| > However, criminalization may be a less worse way to mitigate the impacts of the problem. There's no data to support this claim, and copious evidence against it. > This feels like "no true Scotsman" at policy-scale: it's unscientific to point out the flaws in actual sausage making as the reason the Platonically ideal sausage turned out poorly in reality. Those political characteristics are inherent to the process! If one path to utopia requires pissing voters off, then it's more logical to engineer a different path to get there while placating voters, because the former in untenable in a democracy. It's not a "no true Scotsman" to point out that the measure that voters passed was never actually implemented.
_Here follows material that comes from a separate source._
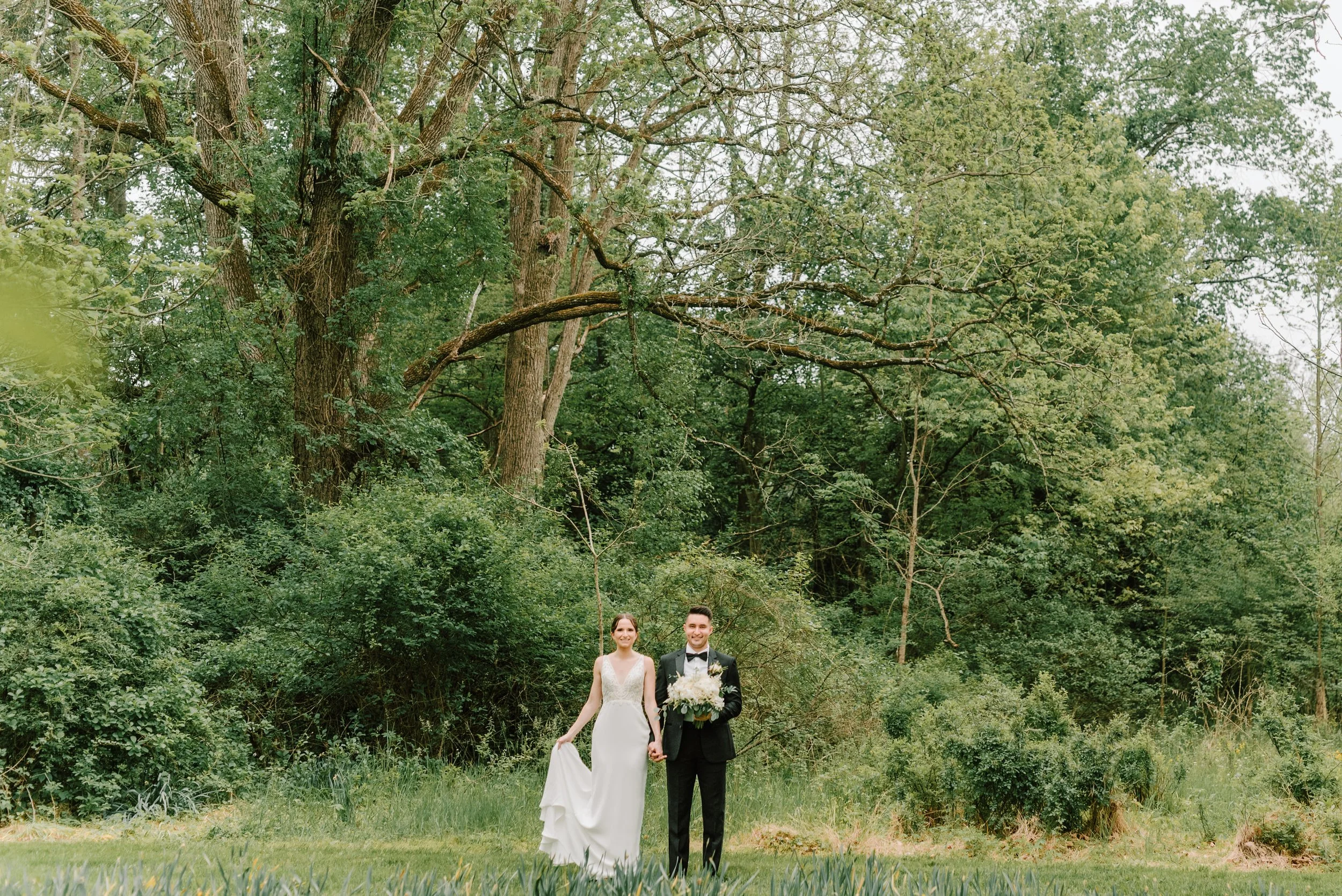 A bride and groom walking hand in hand outdoors in a lush, green forest setting. The bride is dressed in a white wedding gown, and the groom is wearing a black tuxedo with a bow tie and holding a bouquet of white flowers. They are smiling and looking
Some of the provisions weren't even due to kick in until later this year! Ironically, your statement is a great example of begging the question (in the correct usage of the term): by your logic, any world in which decriminalization is not already implemented is "proof" that it's a bad policy, because if it were, the Logical Politicians™ would implement it, as that would surely appease voters. In reality, what happened is simple: voters approved an initiative, elected officials didn't like what voters chose, so they just refused to implement it, then called it a "failure". |
If the voters passed a measure, that caused substantial negative perception before it was fully implemented, then who's to blame?
Maybe the voters should have been clearer on the implementation sequencing.
> In reality, what happened is simple: voters approved an initiative, elected officials didn't like what voters chose, so they just refused to implement it, then called it a "failure".
How does this not suffice as an excuse for any bad results from decriminalization? What constitutes a sufficiently perfect implementation to validate negative outcomes?